Vero: i palestinesi vogliono arrivare allo stato senza rinunciare al terrorismo, in modo da poter poi passare subito, e con gli strumenti adatti, alla definitiva distruzione di Israele. E Israele, che ha l'hobby di rompere le uova nel paniere, non ne vuole sapere. Ma il lettore, leggendo l'articolo, riuscirà a capire che è di questo che si tratta?

Ad Abu Mazen andrebbe anche bene quella caldeggiata dagli americani, dagli europei e dai russi. Ma Sharon parte per Washington con l’intenzione di ottenere 15 emendamenti. A cominciare dalle clausole sulle colonie israeliane nei territori occupati.

No: a cominciare dal cosiddetto "diritto al ritorno" (vedi sopra).

Con Abu Mazen, il premier israeliano sarebbe invece disposto a tentare un esperimento: il ritiro dell’esercito dal nord di Gaza, per verificare se il controllo palestinese è sufficiente a interrompere il lancio di missili sulle zone israeliane confinanti. Ieri alle 21.30 un corteo di auto ha portato dalla striscia di Gaza il premier palestinese, il responsabile della sicurezza, Mohammad Dahlan, e il presidente del parlamento, Abu Ala, all’appuntamento con Sharon, il capo di gabinetto Dov Weisglass e il consigliere diplomatico Shalom Turgeman. I padroni di casa hanno subito chiarito il tema della serata: la fine del terrorismo come premessa indispensabile a ogni accordo.
Ma le dimissioni di Erekat, fedelissimo di Arafat, testimoniano la scarsa collaborazione, se non addirittura l’opposizione del presidente dell’Autorità palestinese, alle trattative.

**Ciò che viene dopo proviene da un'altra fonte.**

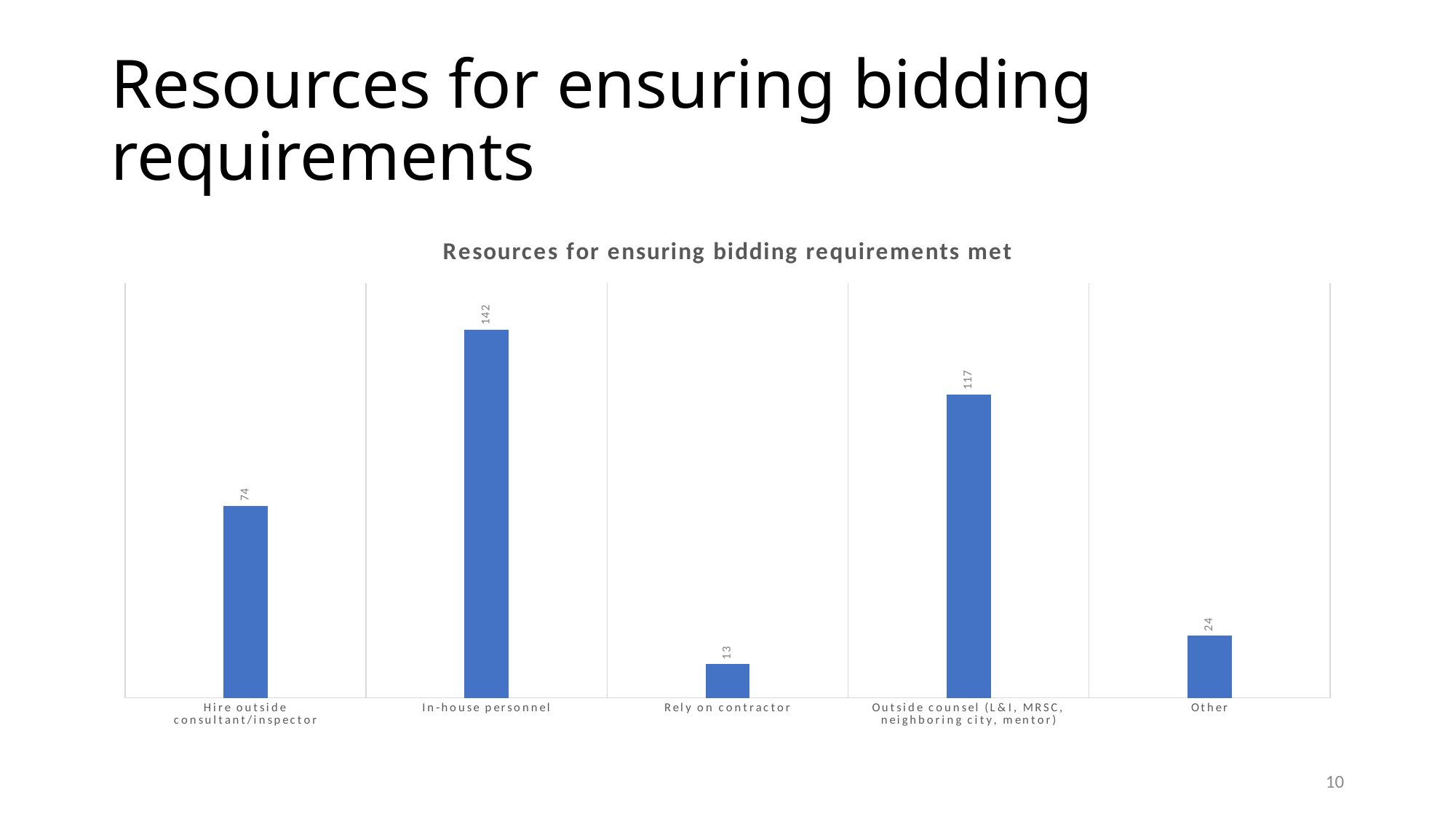
What is the value for Outside counsel (L&I, MRSC, neighboring city, mentor)? 117 How many categories are shown on the x axis? 5 Which category has the lowest value? Rely on contractor What is the value for In-house personnel? 142 What is the difference between the values for In-house personnel and Outside counsel (L&I, MRSC, neighboring city, mentor)? 25 Which is larger, the value for Hire outside consultant/inspector or the value for Other? Hire outside consultant/inspector What is the value for Other? 24 What is the title of the chart? Resources for ensuring bidding requirements met What is the value for Rely on contractor? 13 What kind of chart is shown on the slide? Bar chart Which category has the highest value? In-house personnel What is the value for Hire outside consultant/inspector? 74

"Se non addirittura"? Ma se è dal primo giorno che sta impiegando tutte le sue risorse per boicottarle!

E la posizione di Hamas, che Israele vuole sia disarmata da Abu Mazen

per la verità lo vuole anche la road map: perché non dirlo? Forse per non essere poi obbligati a dire che i palestinesi non la rispettano?
prima di ritirare un solo carro armato dai territori, è stata espressa dal ventunenne Fuad Qawasmeh, che, travestito da religioso ebreo, si era fatto esplodere qualche ora prima a Hebron, a 200 metri dalla moschea Al Haram Al Ibrahimi, la Tomba dei Patriarchi degli ebrei, uccidendo un uomo e una donna incinta. E’ lo stesso luogo in cui 9 anni fa un colono, Baruk Goldstein, travestito da militare, sparò sui palestinesi in preghiera, uccidendone 29, e fu linciato, prima che l’esercito potesse intervenire sparando sulla folla.
Una strage orribile. Ma perché i giornalisti non perdono mai occasione per ricordarla, preferendo invece sorvolare sulle migliaia di stragi perpetrate dai palestinesi?

Da ieri, tutta Hebron è sotto coprifuoco. Proprio durante il vertice di Gerusalemme, due palestinesi si sono infiltrati nell’insediamento di Sharei Tivka, in Cisgiordania, hanno ferito un altro colono e un soldato, prima di essere uccisi dai militari.
Dove sembra che la notizia sia il coprifuoco, e l'attacco palestinese invece solo un'appendice dis carsa importanza.

In nottata il governo israeliano ha reso noto che i colloqui tra Sharon e Abu Mazen riprenderanno dopo il rientro del premier israeliano dagli Stati Uniti.